Vida longa aos produtos, por favor!

Crédito: Adriano Vizoni/Folhapress SAO PAULO - SP - BRASIL, 24-04-2015, 22h20: PRODUCAO DE CELULARES. (Foto: Adriano Vizoni/Folhapress, TEC) ***EXCLUSIVO FSP***
Obsolescência percebida é estratégia deliberada da indústria de bens

Na estação 6 do corpo de bombeiros da cidade de Livermore, nos Estados Unidos, há uma discreta lâmpada que é mantida sempre acesa. Seu brilho não tem nada de especial, mas se trata de uma peça histórica, que fez do local um ponto turístico.

Conhecida como Lâmpada Centenária, ela está no livro dos recordes "The Guinness Book" por ser a mais antiga do mundo, em funcionamento há 117 anos.

Produzida em 1901 pela Companhia Elétrica Shelby, a antiga lâmpada incandescente difere da versão que conhecemos por ter seu bulbo feito artesanalmente e um filamento mais espesso, de carbono, enquanto os modelos contemporâneos, recentemente retirados do mercado, têm filamento feito de tungstênio.

Aqueles eram tempos em que os produtos eram feitos para durar ao máximo. Mas na década de 20 este cenário mudaria radicalmente, com a organização do Cartel de Phoebus, composto pelas maiores empresas de iluminação da época.

Responsável por três quartos da produção mundial de lâmpadas elétricas, este grupo fez um acordo e passou a fabricar, deliberadamente, produtos com duração muito inferior ao seu potencial, com o objetivo de estimular sua rápida substituição e gerar mais emprego em uma época de recessão. Foi então que as lâmpadas passaram a ter uma vida útil bem curta.

Esse é um dos casos emblemáticos da chamada "obsolescência programada", política de design e de produção de bens de consumo que rapidamente se tornam obsoletos e que, por isso, serão substituídos com frequência. Para estimular a troca precoce do produto, as empresas têm estratégias como o encerramento da oferta de peças sobressalentes, o uso de materiais não duráveis, o lançamento de versões posteriores de software e acessórios incompatíveis com aparelhos mais antigos, a mudança do design tornando-o mais "moderno" e o uso da publicidade de forma tal que há uma indução da troca por um produto novo mesmo antes do antigo ter encerrado a vida útil.

Esses "truques" dos fabricantes para vender mais têm um impacto negativo no meio ambiente, que não consegue se regenerar na mesma velocidade do desgaste sofrido no processo de produção e descarte dos bens de consumo - problema que acaba por refletir na própria sociedade e nas empresas, em geral.

Pensando apenas no lixo eletrônico, como exemplo, o volume descartado no Brasil, em 2014, foi de 1,4 milhão de toneladas, segundo relatório da União Internacional de Telecomunicações. Esse tipo de resíduo tende a ter componentes tóxicos que contaminam o solo e comprometem a saúde da fauna e das pessoas. Por isso o seu descarte é preocupante, sem contar que a produção dos eletrônicos, celulares, computadores e outros itens tecnológicos tem um forte impacto ambiental e na sociedade.

** Problema proposto 1 **
Conte quantas linhas da listagem contêm a palavra "inches", diferenciando maiúsculas de minúsculas. Responda apenas com o número.
O artigo sobre obsolescência e a listagem não têm nenhuma relação entre si.

[Dados coletados]
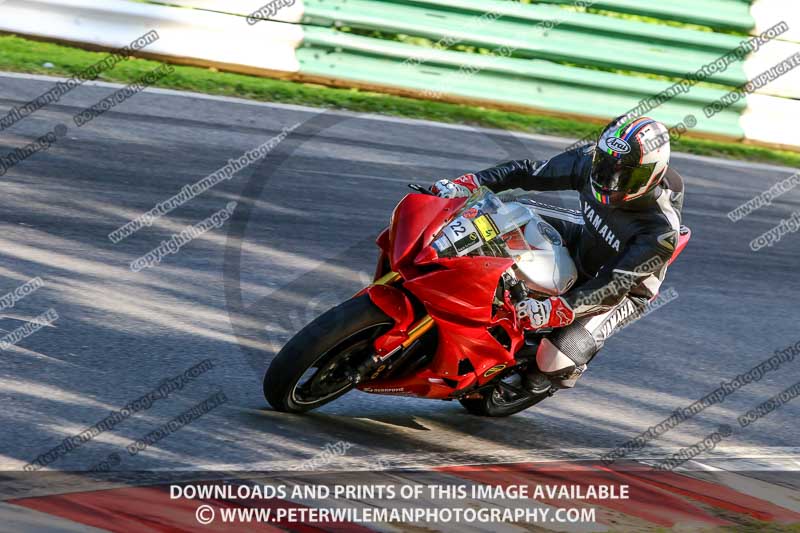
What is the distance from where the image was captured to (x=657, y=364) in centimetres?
711

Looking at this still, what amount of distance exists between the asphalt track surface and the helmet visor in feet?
4.77

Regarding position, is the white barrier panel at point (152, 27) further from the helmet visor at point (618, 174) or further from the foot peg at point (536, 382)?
the helmet visor at point (618, 174)

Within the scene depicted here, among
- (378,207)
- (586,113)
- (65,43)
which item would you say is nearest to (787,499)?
(378,207)

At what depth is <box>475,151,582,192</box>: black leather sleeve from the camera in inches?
231

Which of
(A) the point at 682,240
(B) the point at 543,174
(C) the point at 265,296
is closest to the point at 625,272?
(A) the point at 682,240

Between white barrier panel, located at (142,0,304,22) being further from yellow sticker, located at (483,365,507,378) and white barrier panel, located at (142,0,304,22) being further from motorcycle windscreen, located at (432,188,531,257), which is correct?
yellow sticker, located at (483,365,507,378)

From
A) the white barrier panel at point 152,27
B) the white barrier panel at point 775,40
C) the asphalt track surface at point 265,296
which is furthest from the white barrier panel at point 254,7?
the white barrier panel at point 775,40

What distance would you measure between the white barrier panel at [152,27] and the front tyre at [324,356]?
22.7 ft

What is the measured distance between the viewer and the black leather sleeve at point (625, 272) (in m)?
5.25

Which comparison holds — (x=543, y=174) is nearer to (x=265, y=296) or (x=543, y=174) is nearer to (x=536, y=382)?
(x=536, y=382)

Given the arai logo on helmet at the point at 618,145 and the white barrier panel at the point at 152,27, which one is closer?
the arai logo on helmet at the point at 618,145

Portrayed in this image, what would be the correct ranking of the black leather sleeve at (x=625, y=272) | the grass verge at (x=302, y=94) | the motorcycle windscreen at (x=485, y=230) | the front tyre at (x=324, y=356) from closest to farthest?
the front tyre at (x=324, y=356), the motorcycle windscreen at (x=485, y=230), the black leather sleeve at (x=625, y=272), the grass verge at (x=302, y=94)

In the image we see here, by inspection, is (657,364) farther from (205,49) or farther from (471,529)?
(205,49)

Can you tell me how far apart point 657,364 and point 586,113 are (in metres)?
5.70
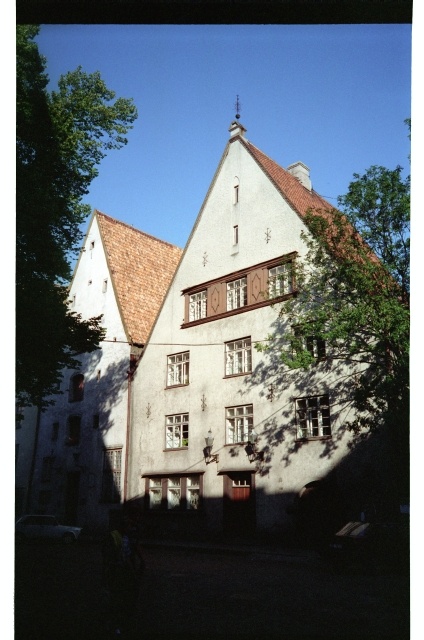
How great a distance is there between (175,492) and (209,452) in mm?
2377

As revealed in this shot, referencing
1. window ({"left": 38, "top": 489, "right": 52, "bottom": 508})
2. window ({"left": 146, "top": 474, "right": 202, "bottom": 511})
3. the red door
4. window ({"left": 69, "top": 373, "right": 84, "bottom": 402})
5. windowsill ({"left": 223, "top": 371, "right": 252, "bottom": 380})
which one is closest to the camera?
the red door

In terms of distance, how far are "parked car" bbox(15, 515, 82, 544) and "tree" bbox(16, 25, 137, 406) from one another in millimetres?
6736

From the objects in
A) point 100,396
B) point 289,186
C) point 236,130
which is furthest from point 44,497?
point 236,130

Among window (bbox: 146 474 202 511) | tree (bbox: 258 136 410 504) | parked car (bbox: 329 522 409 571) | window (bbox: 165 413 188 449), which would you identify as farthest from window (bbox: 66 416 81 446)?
parked car (bbox: 329 522 409 571)

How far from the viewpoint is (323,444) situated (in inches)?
658

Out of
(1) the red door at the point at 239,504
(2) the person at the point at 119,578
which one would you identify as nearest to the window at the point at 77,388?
(1) the red door at the point at 239,504

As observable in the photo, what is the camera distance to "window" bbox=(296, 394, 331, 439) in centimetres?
1703

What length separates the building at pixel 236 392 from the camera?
56.1ft

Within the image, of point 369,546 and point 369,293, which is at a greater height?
point 369,293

** Problema proposto 2 **
Liste todas as estratégias que, segundo o artigo sobre obsolescência, as empresas adotam para estimular a troca precoce do produto.

** Resposta completa 1 **
2

** Resposta completa 2 **
- O encerramento da oferta de peças sobressalentes
- O uso de materiais não duráveis
- O lançamento de versões posteriores de software e acessórios incompatíveis com aparelhos mais antigos
- A mudança do design, tornando-o mais "moderno"
- O uso da publicidade de forma a induzir a troca por um produto novo mesmo antes de o antigo ter encerrado a vida útil